More

shad42 · 2026-02-28T05:04:12 1772255052

In some ways: we use their product and they use Mendral

shad42 · 2026-02-27T22:59:31 1772233171

100% and LLMs have tons of related training data

shad42 · 2026-02-27T22:58:08 1772233088

very interesting, curious if there is any downside to running this at scale (compute?)

generallyjosh · 2026-02-28T00:33:45 1772238825

I'd assume it probably depends how large and varied your logs are?

But, my guess, I could see an algorithm like that being very fast. It's basically just doing a form of compression, so I'm thinking ballpark, like similar amount to just zipping the log

Can't be anything CLOSE to the compute cost of running any part of the file through an LLM haha

shad42 · 2026-02-27T21:36:34 1772228194

We did not want to make the post engineering-focused, but we have 18 companies in production today (we wrote about PostHog in the blog). At some point we should post some case studies. The metric we track for usefulness is our monthly revenue :)

shad42 · 2026-02-27T20:08:41 1772222921

Mendral is replacing a human Platform Engineer. It debugs the CI logs, look at the commit associated, look at the implementation of the tests, etc... It then proposes fixes and takes care of opening a PR.

We wrote about how this works for PostHog: https://www.mendral.com/blog/ci-at-scale

shad42 · 2026-02-27T20:07:16 1772222836

There is a cost associated with each investigation (that the Mendral agent is doing).

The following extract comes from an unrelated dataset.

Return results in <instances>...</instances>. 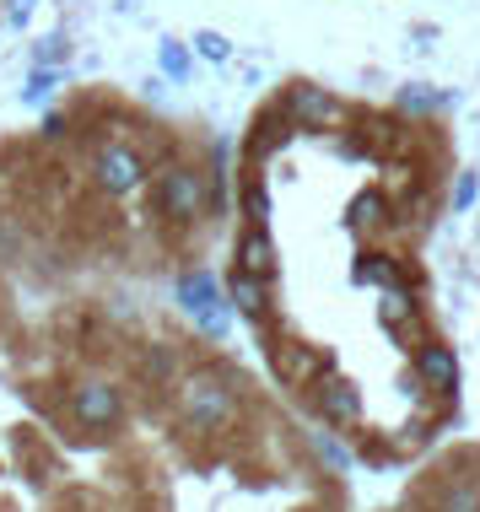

And we spend time tuning the orchestration between agents. Yes expensive but we're making money on top of what it costs us. So far we were able to take the cost down while increasing the relevance of each root cause analysis.

We're writing another post about that specifically, we'll publish it sometimes next week

nikita2206 · 2026-02-28T19:41:17 1772307677

What is your pricing like? Do you do usage based pricing by any chance?

shad42 · 2026-02-27T19:27:06 1772220426

I agree, we automated in the Mendral agent what is time consuming for human (like debugging a flaky test), but it will need permission to confirm the remediation and open a PR.

But it's night and day to fix your CI when someone (in this case an agent) already dug into the logs, the code of the test and propose options to fix. We have several customers asking us to automate the rest (all the way to merge code), but we haven't done it for the reasons you mention. Although I am sure we'll get there sometimes this year.

whoami4041 · 2026-02-27T20:39:17 1772224757

Shameless plug here for Lexega—a deterministic policy enforcement layer for SQL in CI/CD :) https://lexega.com

There are bridges here that the industry has yet to figure out. There is absolutely a place for LLMs in these workflows, and what you've done here with the Mendral agent is very disciplined, which is, I'd venture to say, uncommon. Leadership wants results, which presses teams to ship things that maybe shouldn't be shipped quite yet. IMO the industry is moving faster than they can keep up with the implications.

shad42 · 2026-02-27T17:26:13 1772213173

LLMs are better now at pulling the context (as opposed to feeding everything you can inside the prompt). So you can expose enough query primitives to the LLM so it's able to filter out the noise.

I don't think implementing filtering on log ingestion is the right approach, because you don't know what is noise at this stage. We spent more time on thinking about the schema and indexes to make sure complex queries perform at scale.

shad42 · 2026-02-27T17:21:53 1772212913

I am sure you heard before: there are only two hard things in CS: cache invalidation and naming things.

In the history of this company, I can honestly say that this SQL/LLM thing wasn't the hardest :)

HanClinto · 2026-02-27T18:20:59 1772216459

And the other of the two problems is off-by-one errors.

shad42 · 2026-02-27T17:17:33 1772212653

From own experience it's true, and I think it's due to the amount of SQL content (docs, best practices, code) that you can find online, which is now in all LLM's corpus data.

Same applies when picking a programming language nowadays.